▶ _PASSAGE TO READ_
----------------
A United Parcel Service Inc. (UPS) cargo plane with 81,000 lithium batteries caught fire and crashed after it left Dubai on Sept. 3, 2010. Another UPS aircraft barely made it to Philadelphia on Feb. 7, 2006, after a fire erupted in its cargo area. And an Asiana Airlines Inc. cargo jet crashed into the East China Sea on July 28, 2011, after the crew reported a fire on board.
Both UPS and FedEx Corp. are installing advanced fire-protection systems on their planes to combat battery-fed fires.
Lithium batteries when pierced by metal have also caught fire in electric vehicles made by Tesla Motors Inc. and General Motors Co.
The new research on risks to airlines creates a quandary for regulators, which were barred in 2012 by Congress from imposing standards on lithium battery shipments that would be stricter than those recommended by the United Nations’ International Civil Aviation Organization. The Department of Transportation and its Pipeline and Hazardous Materials Safety Administration can’t enact anything tougher than current ICAO standards unless “credible reports” emerge of on-board fires.
“It’s set an incredibly high hurdle for us to see further regulations, but that doesn’t mean we’re not going to keep on pushing for it,” Sean Cassidy, national safety coordinator for ALPA, said in an interview.
PHMSA said July 31 it’s adopting ICAO’s recommended standard for lithium battery cargo, which takes effect in the U.S. Feb. 1. The regulations will require improved packaging and notification, according to a press release.
Passengers are still allowed to carry their phones, computers and other devices with lithium batteries.
A spokesman for PHMSA, Damon Hill, didn’t return phone calls seeking comment on whether the standards are adequate considering the new research.
“As more testing is done and new information becomes available, we will continue to factor that data into our efforts,” UPS said in an e-mailed joint statement with its pilots union, the Independent Pilots Association.
----------------
Saved data entries

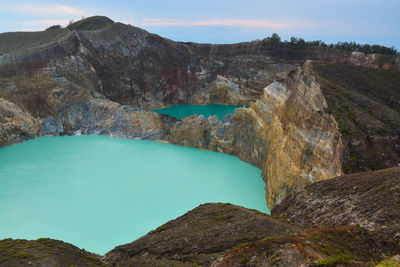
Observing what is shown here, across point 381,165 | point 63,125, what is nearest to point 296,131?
point 381,165

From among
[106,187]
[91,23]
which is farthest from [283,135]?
[91,23]

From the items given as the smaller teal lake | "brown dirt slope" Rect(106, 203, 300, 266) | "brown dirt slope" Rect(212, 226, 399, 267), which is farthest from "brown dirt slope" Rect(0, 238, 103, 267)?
the smaller teal lake

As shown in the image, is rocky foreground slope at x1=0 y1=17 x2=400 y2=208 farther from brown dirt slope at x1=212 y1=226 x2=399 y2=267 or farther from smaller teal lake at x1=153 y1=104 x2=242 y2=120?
brown dirt slope at x1=212 y1=226 x2=399 y2=267

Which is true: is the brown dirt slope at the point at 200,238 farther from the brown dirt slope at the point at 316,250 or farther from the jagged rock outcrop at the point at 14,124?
the jagged rock outcrop at the point at 14,124

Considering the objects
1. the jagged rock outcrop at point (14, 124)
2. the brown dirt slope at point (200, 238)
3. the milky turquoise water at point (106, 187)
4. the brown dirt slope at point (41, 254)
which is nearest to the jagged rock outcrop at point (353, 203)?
the brown dirt slope at point (200, 238)

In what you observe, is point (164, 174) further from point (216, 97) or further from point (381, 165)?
point (216, 97)
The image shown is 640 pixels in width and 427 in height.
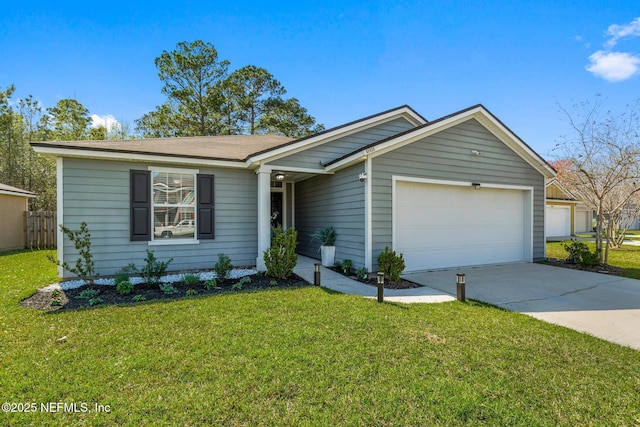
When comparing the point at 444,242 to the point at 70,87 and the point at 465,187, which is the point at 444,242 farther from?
the point at 70,87

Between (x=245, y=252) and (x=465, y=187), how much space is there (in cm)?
655

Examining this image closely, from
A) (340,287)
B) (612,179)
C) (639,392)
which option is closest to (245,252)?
(340,287)

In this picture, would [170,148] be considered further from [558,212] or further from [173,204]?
[558,212]

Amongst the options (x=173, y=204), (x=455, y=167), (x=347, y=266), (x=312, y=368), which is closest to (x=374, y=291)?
(x=347, y=266)

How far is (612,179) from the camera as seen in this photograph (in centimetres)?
923

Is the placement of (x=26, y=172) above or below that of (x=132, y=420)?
above

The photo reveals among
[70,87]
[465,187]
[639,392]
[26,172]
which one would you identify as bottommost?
[639,392]

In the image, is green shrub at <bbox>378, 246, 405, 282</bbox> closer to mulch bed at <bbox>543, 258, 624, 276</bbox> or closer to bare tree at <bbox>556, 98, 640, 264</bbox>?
mulch bed at <bbox>543, 258, 624, 276</bbox>

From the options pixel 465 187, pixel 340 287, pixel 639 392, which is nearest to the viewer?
pixel 639 392

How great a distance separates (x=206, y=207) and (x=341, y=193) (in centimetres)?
360

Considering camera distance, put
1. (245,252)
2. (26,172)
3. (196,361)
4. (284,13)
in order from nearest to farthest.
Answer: (196,361)
(245,252)
(284,13)
(26,172)

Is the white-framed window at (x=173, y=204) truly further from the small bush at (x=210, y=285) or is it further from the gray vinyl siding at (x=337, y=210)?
the gray vinyl siding at (x=337, y=210)

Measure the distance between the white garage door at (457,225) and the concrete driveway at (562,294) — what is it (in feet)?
1.57

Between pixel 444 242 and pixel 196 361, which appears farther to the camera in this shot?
----------------
▶ _YOUR TASKS_
- 1) Repeat the stretch of the article on lithium battery fires from "The new research on" through "in an interview.", word for word.
- 2) In the article on lithium battery fires, which two companies are putting advanced fire-protection systems on their planes?
- 3) Write the next part of the article on lithium battery fires, picking up after its last sentence.

▶ _RESPONSES_
- 1)
The new research on risks to airlines creates a quandary for regulators, which were barred in 2012 by Congress from imposing standards on lithium battery shipments that would be stricter than those recommended by the United Nations’ International Civil Aviation Organization. The Department of Transportation and its Pipeline and Hazardous Materials Safety Administration can’t enact anything tougher than current ICAO standards unless “credible reports” emerge of on-board fires.
“It’s set an incredibly high hurdle for us to see further regulations, but that doesn’t mean we’re not going to keep on pushing for it,” Sean Cassidy, national safety coordinator for ALPA, said in an interview.

- 2) UPS and FedEx Corp.

- 3)
The Rechargeable Battery Association, also known as PRBA, hasn’t had a chance to digest the latest FAA test results, George Kerchner, executive director of the Washington-based trade group, said in an interview.
“It’s something that we’re going to be looking at,” Kerchner said.
Safety is a top concern of manufacturers and they are eager to work with regulators to understand the tests, Kerchner said. The group wrote to ICAO on Aug. 8 seeking awareness campaigns and better guidance on how to ship lithium-based batteries.
There are two major categories of lithium batteries, rechargeable and non-rechargeable, and each burns differently.
U.S. passenger airline flights have been prohibited since 2004 from carrying cargo with non-rechargeable lithium batteries. When they burn, they produce their own oxygen supply and can’t be extinguished by fire suppression systems installed on aircraft, according to FAA research.
The rechargeable lithium-ion cells, which also burn violently, have been allowed to be transported in the belly of U.S. passenger flights since previous testing showed that fire extinguishing systems were capable of containing any blaze.
The new FAA research identified several new hazards in both category of battery.
In one test, a single D-size lithium non-rechargeable cell was heated in an airline shipping container. Instead of burning, it exploded with enough force to dislodge the top of the container and released significant smoke.
An ICAO meeting summary from earlier this year revealed tests where a load of 4,800 non-rechargeable batteries in a mothballed airliner was ignited. After the test was suspended to prevent damage to the aircraft, the battery load exploded with such force that it blew the cockpit door off its hinges.
Both types of batteries behave unpredictably when overheated or ignited, according to the latest research. Changes in manufacturing can create “substantially different” reactions, according to the FAA tests.
“Unfortunately, the more testing we do, the more concerned we become,” Gus Sarkos, manager of the FAA’s Fire Safety Branch, said Aug. 6 at a conference in Washington sponsored by the pilots association.